I saw similar behavior on my 2 cpu Ultra 2 running Linux (Blackdown JVM 1.4.1 beta). It wasn't exclusively using 1 CPU but it almost always had just one java process constantly at 99% cpu utilization. I could perform certain operations that would cause another java process to be runnable.

From what I could tell it was the entity bean locking and CMR updates that caused this to happen. The operations I would perform to get another process running were using reporting functions that bypass entity beans (no way I'm going to try to use entity beans to report on 10,000 out of 3million entity beans).

My application has been painfully slow because of this so yesterday I completely stripped CMR from the system. This was very easy to do as I have ints as primary keys for all my objects and ejbCreate takes FooData and the CMR objects as parameters...
- Change setBar and getBar to set/return int
- Add getBarOb() to return the related object
- Remove CMR objects from ejbCreate and ejbPostCreate
- Fix uses of create to remove CMR objects and call appropriate FooData.set* methods instead
- Fix finder methods to take int instead of the object

The only tricky part was when I had a finder query that utilitized the CMR relationship to do cross table queries. In my instance I simply implemented the select in JDBC as a home method and returned the ints. Also, making sure to throw ObjectNotFoundException so I didn't have to change logic throughout the code.

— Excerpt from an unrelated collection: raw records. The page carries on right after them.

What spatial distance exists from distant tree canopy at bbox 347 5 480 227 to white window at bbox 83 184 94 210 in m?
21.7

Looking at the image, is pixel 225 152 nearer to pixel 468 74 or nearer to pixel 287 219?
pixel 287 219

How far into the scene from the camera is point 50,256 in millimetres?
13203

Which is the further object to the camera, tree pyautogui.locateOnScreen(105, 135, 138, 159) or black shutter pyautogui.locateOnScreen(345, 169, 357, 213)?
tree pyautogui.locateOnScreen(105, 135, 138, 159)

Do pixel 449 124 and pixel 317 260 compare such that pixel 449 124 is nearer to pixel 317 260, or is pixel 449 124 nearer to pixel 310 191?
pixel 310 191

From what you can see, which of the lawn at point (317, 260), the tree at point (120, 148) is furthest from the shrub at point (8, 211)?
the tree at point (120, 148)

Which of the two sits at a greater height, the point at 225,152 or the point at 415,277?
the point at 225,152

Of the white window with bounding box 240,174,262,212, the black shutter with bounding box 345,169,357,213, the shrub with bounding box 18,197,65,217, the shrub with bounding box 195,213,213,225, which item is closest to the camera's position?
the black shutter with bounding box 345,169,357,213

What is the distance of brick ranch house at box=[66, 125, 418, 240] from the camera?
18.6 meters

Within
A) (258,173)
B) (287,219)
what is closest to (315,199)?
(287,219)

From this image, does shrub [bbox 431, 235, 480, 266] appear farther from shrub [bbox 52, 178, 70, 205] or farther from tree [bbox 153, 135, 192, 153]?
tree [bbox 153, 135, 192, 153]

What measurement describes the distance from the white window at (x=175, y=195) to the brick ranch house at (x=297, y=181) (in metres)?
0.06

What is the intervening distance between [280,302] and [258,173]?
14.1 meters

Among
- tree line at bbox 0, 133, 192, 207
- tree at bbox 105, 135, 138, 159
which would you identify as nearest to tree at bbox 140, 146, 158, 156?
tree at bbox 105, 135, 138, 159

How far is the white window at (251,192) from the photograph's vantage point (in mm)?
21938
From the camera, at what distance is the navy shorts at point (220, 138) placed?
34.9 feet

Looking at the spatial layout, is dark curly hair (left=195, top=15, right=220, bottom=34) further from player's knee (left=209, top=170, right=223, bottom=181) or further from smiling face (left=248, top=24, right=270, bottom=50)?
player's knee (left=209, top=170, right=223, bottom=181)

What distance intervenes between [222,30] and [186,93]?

This works well for simple data types (integer, real, string, etc) which are the same across DBs but not so well for things like boolean (I forcefully map String types to VARCHAR when I need to query them for reporting so that isn't an issue). I had a case where I had a CMR boolean field to check and I chose to leave the finder method intact and perform a check on the objects via getBarOb().getSomeFlag() on the results returned.

The short of this is I now have a load of 1.0 instead of 8 on my little box and application response is wonderful. The JVM is also less than 75M where it was around 280M (I set the heap at 256M). And both processors are being used (totaly java process load exceeds 1 cpu when needed).

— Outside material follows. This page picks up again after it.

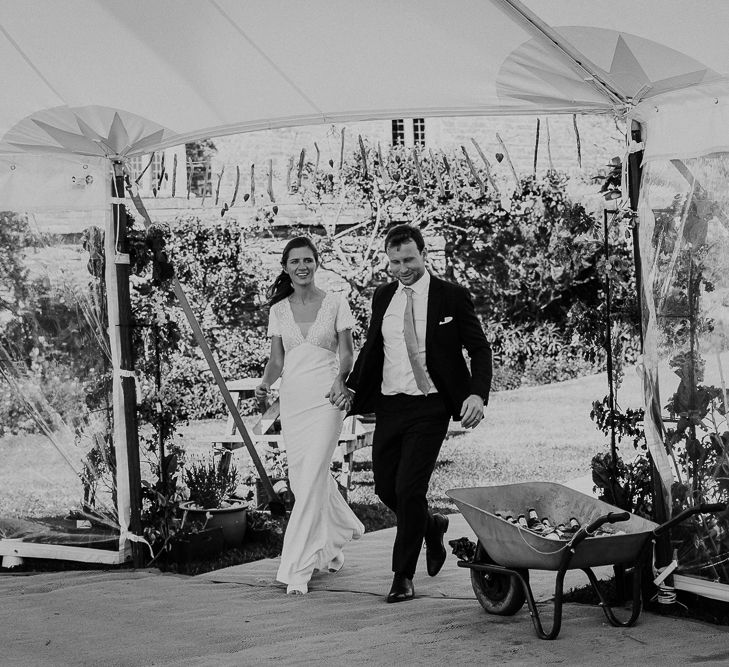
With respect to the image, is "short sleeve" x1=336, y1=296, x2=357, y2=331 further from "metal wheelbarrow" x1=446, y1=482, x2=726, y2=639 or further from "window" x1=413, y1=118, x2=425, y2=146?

BTW has anyone else noticed Sun JVM 1.4.1 corrupting the heap and crashing on x86 Linux?

Brian Macy

Fredrik Lindgren wrote:
This could also be due to synchronization somewhere in your code. Something to look for is heavy usage of System.out. Writing using System.out is synchronized and can be really slow if you have the console open.
I've seen this once on a really powerful AIX cluster (Jboss was not part of that setup though) When tracking the problem we added more trace messages to System.out. That did not help :-)

I hope this helped

/Fredrik Lindgren

Alwyn Schoeman wrote:

I get the idea that this is Sparc specific problem, anyone with sparc
success?

On Fri, Oct 11, 2002 at 09:25:24AM +0200, [EMAIL PROTECTED] wrote:

Jboss (3.0.2 at least) is using both of our 2 CPUs on 2.2.* SuSE kernel on intel.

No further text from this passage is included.